* _Exercise_
Copy out all of the entries exactly as they appear.

Provided material Start Marker

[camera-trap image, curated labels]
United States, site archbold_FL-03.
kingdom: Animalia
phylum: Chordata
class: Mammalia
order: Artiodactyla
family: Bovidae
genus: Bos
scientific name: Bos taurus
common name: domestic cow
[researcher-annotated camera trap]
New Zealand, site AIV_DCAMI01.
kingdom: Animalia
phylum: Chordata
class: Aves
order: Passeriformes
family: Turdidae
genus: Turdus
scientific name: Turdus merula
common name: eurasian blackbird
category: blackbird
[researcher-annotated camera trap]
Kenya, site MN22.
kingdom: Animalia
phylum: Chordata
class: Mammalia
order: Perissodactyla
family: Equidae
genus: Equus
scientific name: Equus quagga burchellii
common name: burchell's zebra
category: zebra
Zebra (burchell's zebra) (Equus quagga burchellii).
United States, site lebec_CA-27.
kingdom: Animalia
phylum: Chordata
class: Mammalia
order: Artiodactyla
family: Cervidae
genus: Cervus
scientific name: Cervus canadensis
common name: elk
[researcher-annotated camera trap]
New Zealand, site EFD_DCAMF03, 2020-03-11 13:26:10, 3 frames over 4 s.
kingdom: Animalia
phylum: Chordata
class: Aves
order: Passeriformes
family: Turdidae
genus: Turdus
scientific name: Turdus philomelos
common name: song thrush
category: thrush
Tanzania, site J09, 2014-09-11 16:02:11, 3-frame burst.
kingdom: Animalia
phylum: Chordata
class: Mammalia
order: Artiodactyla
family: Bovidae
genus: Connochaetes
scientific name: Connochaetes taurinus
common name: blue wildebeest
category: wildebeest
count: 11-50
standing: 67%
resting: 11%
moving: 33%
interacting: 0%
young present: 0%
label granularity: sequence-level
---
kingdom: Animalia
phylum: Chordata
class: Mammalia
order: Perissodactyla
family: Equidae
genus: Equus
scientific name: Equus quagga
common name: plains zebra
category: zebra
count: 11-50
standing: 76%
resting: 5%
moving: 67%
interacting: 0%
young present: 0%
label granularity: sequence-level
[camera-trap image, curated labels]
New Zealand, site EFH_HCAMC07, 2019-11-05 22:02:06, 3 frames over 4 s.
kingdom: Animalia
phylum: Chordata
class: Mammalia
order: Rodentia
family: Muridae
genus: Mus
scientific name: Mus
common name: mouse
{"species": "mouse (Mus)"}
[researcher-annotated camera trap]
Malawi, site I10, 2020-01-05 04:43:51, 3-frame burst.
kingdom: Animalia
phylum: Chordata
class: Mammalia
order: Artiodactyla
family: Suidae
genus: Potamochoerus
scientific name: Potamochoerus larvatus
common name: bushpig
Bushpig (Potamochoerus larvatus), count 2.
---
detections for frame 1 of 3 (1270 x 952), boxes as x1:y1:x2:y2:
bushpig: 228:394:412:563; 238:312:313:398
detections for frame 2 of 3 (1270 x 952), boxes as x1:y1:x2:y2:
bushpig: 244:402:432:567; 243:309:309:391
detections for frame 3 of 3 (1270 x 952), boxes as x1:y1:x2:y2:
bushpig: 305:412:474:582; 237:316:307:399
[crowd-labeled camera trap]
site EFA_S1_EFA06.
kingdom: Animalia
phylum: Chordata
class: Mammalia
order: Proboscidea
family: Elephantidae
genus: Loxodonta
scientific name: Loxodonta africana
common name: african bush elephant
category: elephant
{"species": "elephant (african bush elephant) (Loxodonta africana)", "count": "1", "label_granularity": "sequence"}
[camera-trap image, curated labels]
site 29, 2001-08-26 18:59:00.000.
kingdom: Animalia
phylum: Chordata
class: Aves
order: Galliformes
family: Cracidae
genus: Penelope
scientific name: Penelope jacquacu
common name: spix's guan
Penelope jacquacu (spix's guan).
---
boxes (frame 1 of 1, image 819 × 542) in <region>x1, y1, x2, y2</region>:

Provided material End Marker

* _Exercise result_
[camera-trap image, curated labels]
United States, site archbold_FL-03.
kingdom: Animalia
phylum: Chordata
class: Mammalia
order: Artiodactyla
family: Bovidae
genus: Bos
scientific name: Bos taurus
common name: domestic cow
[researcher-annotated camera trap]
New Zealand, site AIV_DCAMI01.
kingdom: Animalia
phylum: Chordata
class: Aves
order: Passeriformes
family: Turdidae
genus: Turdus
scientific name: Turdus merula
common name: eurasian blackbird
category: blackbird
[researcher-annotated camera trap]
Kenya, site MN22.
kingdom: Animalia
phylum: Chordata
class: Mammalia
order: Perissodactyla
family: Equidae
genus: Equus
scientific name: Equus quagga burchellii
common name: burchell's zebra
category: zebra
Zebra (burchell's zebra) (Equus quagga burchellii).
United States, site lebec_CA-27.
kingdom: Animalia
phylum: Chordata
class: Mammalia
order: Artiodactyla
family: Cervidae
genus: Cervus
scientific name: Cervus canadensis
common name: elk
[researcher-annotated camera trap]
New Zealand, site EFD_DCAMF03, 2020-03-11 13:26:10, 3 frames over 4 s.
kingdom: Animalia
phylum: Chordata
class: Aves
order: Passeriformes
family: Turdidae
genus: Turdus
scientific name: Turdus philomelos
common name: song thrush
category: thrush
Tanzania, site J09, 2014-09-11 16:02:11, 3-frame burst.
kingdom: Animalia
phylum: Chordata
class: Mammalia
order: Artiodactyla
family: Bovidae
genus: Connochaetes
scientific name: Connochaetes taurinus
common name: blue wildebeest
category: wildebeest
count: 11-50
standing: 67%
resting: 11%
moving: 33%
interacting: 0%
young present: 0%
label granularity: sequence-level
---
kingdom: Animalia
phylum: Chordata
class: Mammalia
order: Perissodactyla
family: Equidae
genus: Equus
scientific name: Equus quagga
common name: plains zebra
category: zebra
count: 11-50
standing: 76%
resting: 5%
moving: 67%
interacting: 0%
young present: 0%
label granularity: sequence-level
[camera-trap image, curated labels]
New Zealand, site EFH_HCAMC07, 2019-11-05 22:02:06, 3 frames over 4 s.
kingdom: Animalia
phylum: Chordata
class: Mammalia
order: Rodentia
family: Muridae
genus: Mus
scientific name: Mus
common name: mouse
{"species": "mouse (Mus)"}
[researcher-annotated camera trap]
Malawi, site I10, 2020-01-05 04:43:51, 3-frame burst.
kingdom: Animalia
phylum: Chordata
class: Mammalia
order: Artiodactyla
family: Suidae
genus: Potamochoerus
scientific name: Potamochoerus larvatus
common name: bushpig
Bushpig (Potamochoerus larvatus), count 2.
---
detections for frame 1 of 3 (1270 x 952), boxes as x1:y1:x2:y2:
bushpig: 228:394:412:563; 238:312:313:398
detections for frame 2 of 3 (1270 x 952), boxes as x1:y1:x2:y2:
bushpig: 244:402:432:567; 243:309:309:391
detections for frame 3 of 3 (1270 x 952), boxes as x1:y1:x2:y2:
bushpig: 305:412:474:582; 237:316:307:399
[crowd-labeled camera trap]
site EFA_S1_EFA06.
kingdom: Animalia
phylum: Chordata
class: Mammalia
order: Proboscidea
family: Elephantidae
genus: Loxodonta
scientific name: Loxodonta africana
common name: african bush elephant
category: elephant
{"species": "elephant (african bush elephant) (Loxodonta africana)", "count": "1", "label_granularity": "sequence"}
[camera-trap image, curated labels]
site 29, 2001-08-26 18:59:00.000.
kingdom: Animalia
phylum: Chordata
class: Aves
order: Galliformes
family: Cracidae
genus: Penelope
scientific name: Penelope jacquacu
common name: spix's guan
Penelope jacquacu (spix's guan).
---
boxes (frame 1 of 1, image 819 × 542) in <region>x1, y1, x2, y2</region>:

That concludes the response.